Запрягают в полок Кривую. Ее держат из уважения, но на Болото и она дотащит. Встряхивает до кишок на ямках, и это такое удовольствие! С нами огромные корзины, одна в другой. Едем мимо Казанской, крестимся. Едем по пустынной Якиманке, мимо розовой церкви Ивана Воина, мимо виднеющейся в переулке белой — Спаса в Наливках, мимо желтеющего в низочке Марона, мимо краснеющего далеко, за Полянским Рынком, Григория Неокессарийского. И везде крестимся. Улица очень длинная, скучная, без лавок, жаркая. Дремлют дворники у ворот, раскинув ноги. И все дремлет: белые дома на солнце, пыльно-зеленые деревья, за заборчиками с гвоздями, сизые ряды тумбочек, похожих на голубые гречневички, бурые фонари, плетущиеся извозчики. Небо какое-то пыльное, — «от парева», — позевывая, говорит Горкин. — Попадается толстый купец на извозчике, во всю пролетку, в ногах у него корзина с яблоками. Горкин кланяется ему почтительно.

— Староста Лощенов с Шаболовки, мясник. Жадный, три меры всего. А мы с тобой закупим боле десяти, на всю пятерку.

Вот и Канава, с застоявшейся радужной водою. За ней, над низкими крышами и садами, горит на солнце великий золотой купол Христа Спасителя. А вот и Болото, по низинке, — великая площадь торга, каменные «ряды», дугами. Здесь торгуют железным ломом, ржавыми якорями и цепями, канатами, рогожей, овсом и солью, сушеными снетками, судаками, яблоками… Далеко слышен сладкий и острый дух, золотится везде соломкой. Лежат на земле рогожи, зеленые холмики арбузов, на соломе разноцветные кучки яблока. Голубятся стайками голубки. Куда ни гляди — рогожа да солома.

— Бо-льшой нонче привоз, урожай на яблоки, — говорит Горкин, — поест яблочков Москва наша.

Мы проезжаем по лабазам, в яблочном сладком духе. Молодцы вспарывают тюки с соломой, золотится над ними пыль. Вот и лабаз Крапивкина.

— Горкину-Панкратычу! — дергает картузом Крапивкин, с седой бородой, широкий. — А я-то думал — пропал наш козел, а он вон он, седа бородка!

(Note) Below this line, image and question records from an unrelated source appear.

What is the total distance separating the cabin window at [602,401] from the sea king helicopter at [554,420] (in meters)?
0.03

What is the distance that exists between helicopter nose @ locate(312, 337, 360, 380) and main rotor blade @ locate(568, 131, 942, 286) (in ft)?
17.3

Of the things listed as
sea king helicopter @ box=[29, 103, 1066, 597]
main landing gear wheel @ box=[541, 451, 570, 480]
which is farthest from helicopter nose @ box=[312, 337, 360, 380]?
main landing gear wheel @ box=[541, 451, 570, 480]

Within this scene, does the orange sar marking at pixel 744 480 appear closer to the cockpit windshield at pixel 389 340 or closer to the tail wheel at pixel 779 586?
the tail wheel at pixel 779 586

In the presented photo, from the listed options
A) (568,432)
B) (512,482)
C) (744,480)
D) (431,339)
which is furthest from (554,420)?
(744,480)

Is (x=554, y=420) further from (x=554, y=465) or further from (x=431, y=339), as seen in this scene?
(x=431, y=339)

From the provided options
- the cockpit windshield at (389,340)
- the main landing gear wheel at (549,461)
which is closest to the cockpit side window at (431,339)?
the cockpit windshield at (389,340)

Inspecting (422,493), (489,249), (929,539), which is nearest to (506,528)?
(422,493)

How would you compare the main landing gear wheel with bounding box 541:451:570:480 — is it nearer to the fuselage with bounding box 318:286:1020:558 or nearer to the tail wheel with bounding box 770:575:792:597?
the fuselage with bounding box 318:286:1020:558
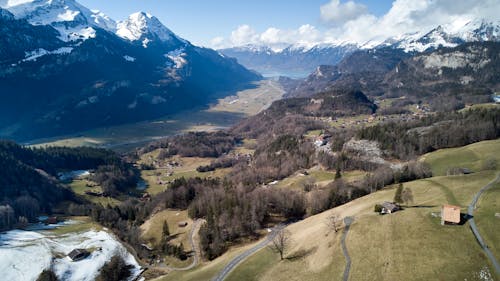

Здороваются за руку. Крапивкин пьет чай на ящике. Медный зеленоватый чайник, толстый стакан граненый. Горкин отказывается вежливо: только пили, — хоть мы и не пили. Крапивкин не уступает: «палка на палку — плохо, а чай на чай — Якиманская, качай!» Горкин усаживается на другом ящике, через щелки которого, в соломке глядятся яблочки. — «С яблочными духами чаек пьем!» — подмигивает Крапивкин и подает мне большую синюю сливу, треснувшую от спелости. Я осторожно ее сосу, а они попивают молча, изредка выдувая слово из блюдечка вместе с паром. Им подают еще чайник, они пьют долго и разговаривают как следует. Называют незнакомые имена, и очень им это интересно. А я сосу уже третью сливу и все осматриваюсь. Между рядками арбузов на соломенных жгутиках-виточках по полочкам, над покатыми ящичками с отборным персиком, с бордовыми щечками под пылью, над розовой, белой и синей сливой, между которыми сели дыньки, висит старый тяжелый образ в серебряном окладе, горит лампадка. Яблоки по всему лабазу, на соломе. От вязкого духа даже душно. А в заднюю дверь лабаза смотрят лошадиные головы — привезли ящики с машины. Наконец подымаются от чая и идут к яблокам. Крапивкин указывает сорта: вот белый налив, — «если глядеть на солнышко, как фонарик!» — вот ананасное-царское, красное, как кумач, вот анисовое монастырское, вот титовка, аркад, боровинка, скрыжапель, коричневое, восковое, бель, ростовка-сладкая, горьковка.

— Наблюдных-то?.. — показистей тебе надо… — задумывается Крапивкин. — Хозяину потрафить надо?.. Боровок крепонек еще, поповна некрасовита…

— Да ты мне, Ондрей Максимыч, — ласково говорит Горкин, — покрасовитей каких, парадных. Павловку, что ли… или эту, вот как ее?

— Этой нету, — смеется Крапивкин, — а и есть, да тебе не съесть! Эй, открой, с Курска которые, за дорогу утомились, очень хороши будут…

— А вот, поманежней будто, — нашаривает в соломе Горкин, — опорт никак?..

— Выше сорт, чем опорт, называется — кампорт!

— Ссыпай меру. Архирейское, прямо… как раз на окропление.

— Глазок-то у тебя!.. В Успенский взяли. Самому протопопу соборному отцу Валентину доставляем, Анфитеятрову! Проповеди знаменито говорит, слыхал небось?